One of the most powerful tools for the comprehensive analysis of all gene expression in an organism is whole RNA sequencing (RNA-seq) using a next-generation sequencer7. The identification of differentially expressed genes (DEGs) between patients and healthy individuals in RNA-seq data, and subsequent gene set enrichment analysis (GSEA) of the expression signatures, contributes to our understanding of the biological mechanisms underlying disease pathogenesis and the identification of potential disease biomarkers. Recently, RNA-seq data from human blood have offered promising biomarkers for the diagnosis and treatment of a wide variety of diseases, including cancers8, circadian sleep-wake disorders9, and depression10. For AD, some potential biomarkers (e.g., PHGDH, BASE-AS1, NEAT1, and GAS5) have been identified from blood-based RNA-seq data11,12. Our previous study also reported several candidate AD biomarkers (e.g., EEF2, RPL7, and WDR37) through analyses of blood-based RNA-seq data13,14 and miRNA expression data15. However, AD progresses through three stages—cognitively normal (CN), mild cognitive impairment (MCI), and dementia—and stage-specific gene expression during the transitions from CN to MCI (CN-MCI) and from MCI to AD (MCI-AD) would shed light on what causes the progression from one stage to the next and have not yet been sufficiently investigated.

Here, we explored the stage-specific gene expression patterns in CN-MCI and MCI-AD by using a large-scale retrospective Japanese cohort dataset. We observed the involvement of the ribosomal pathway related genes in CN-MCI and genes associated with the immune system, cell cycle, and protein processing in MCI-AD. Our findings indicate that the onset of AD may be associated with gene expression changes in the immune system, cell cycle, and protein processing, following alterations in the expression of ribosomal protein genes during the MCI stage. Given the effectiveness of delaying MCI progression in preventing AD16, the expression of ribosome-related genes may serve as potential biomarkers. We believe that these characteristics will help to elucidate the mechanism of AD onset.

Results

Sample collection

A total of 1227 samples were included in this study, from 424 individuals with AD, 543 with MCI, and 260 CN individuals. The mean age and APOE ε4 allele frequency (AF) were highest for AD (age = 79.5 years, AF = 0.23), followed by MCI (age = 76.8 years, AF = 0.19), and CN (age = 72.6 years, AF = 0.085). Each category had more samples from females than from males, with the largest difference in the MCI group (Table 1). Similar allele frequencies were reported by Farrer et al.17.

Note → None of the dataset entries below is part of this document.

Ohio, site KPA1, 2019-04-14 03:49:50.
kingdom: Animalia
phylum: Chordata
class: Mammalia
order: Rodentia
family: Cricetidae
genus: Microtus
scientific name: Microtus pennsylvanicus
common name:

Distribution of white blood cell types

We investigated the differences in cell type distribution between CN and MCI samples and between MCI and AD samples. By using CIBERSORT (see Methods), we estimated the relative proportions (as TPM) of 12 major leukocyte cell types in each sample (Fig. 1a). Of those, only γδ T cells showed a statistically significant difference between CN and MCI samples (FDR = 7.88 × 10− 3). Four cell types (B cells, 2.78 × 10–7; plasma cells, 6.28 × 10–3; γδ T cells, 1.64 × 10–7; neutrophils, 3.62 × 10–2) showed statistically significant differences between MCI and AD samples.

Fig. 1
figure 1

Proportions of immune cell types and distribution of differentially expressed genes.

Proportions of the 12 major immune cell types among CN, MCI, and AD samples (a). Statistical significance was set at a false discovery rate < 0.05. *: <0.05; **: <0.01; ***: <0.001, NS: not significant. Data are represented as box and whisker plots, depicting minimum, lower quartile (Q1), mean (Q2), upper quartile (Q3), and maximum values. Distribution of differentially expressed genes in CN-MCI (b) and MCI-AD (c) comparisons. Each point represents a gene. Red and blue dots represent upregulated and downregulated genes, respectively. FC, fold change; FDR, false discovery rate.

Detection of DEGs

To elucidate differences in DEGs between CN and MCI, and between MCI and AD, we conducted two-group comparisons. A total of 883 and 1169 statistically significant DEGs with Entrez Gene IDs were identified in CN-MCI and MCI-AD, respectively, with statistical significance defined as FDR < 0.05 and |FC| >1.2 (Supplementary Table 1). In CN-MCI, 293 DEGs were upregulated and 590 were downregulated (Fig. 1b). In MCI-AD, 1027 DEGs were upregulated and 142 were downregulated (Fig. 1c). Notably, a substantial number of upregulated genes were obtained in MCI-AD samples, whereas CN-MCI samples exhibited predominantly downregulated genes.

Gene set enrichment analysis of DEGs

To obtain further insight into the biological functions of the DEGs, we performed GSEA by using the DAVID gene functional classification tool. Our analysis revealed that DEGs were enriched in two KEGG biological pathways (coronavirus disease – COVID-19 and ribosome) for CN-MCI and in five pathways (TCR signaling pathway, oocyte meiosis, protein processing in endoplasmic reticulum, salmonella infection, and NF-κB signaling pathways) for MCI-AD. The significance level was set at FDR < 0.05 (Table 2). The number of unique genes was 38 in CN-MCI and 101 in MCI-AD.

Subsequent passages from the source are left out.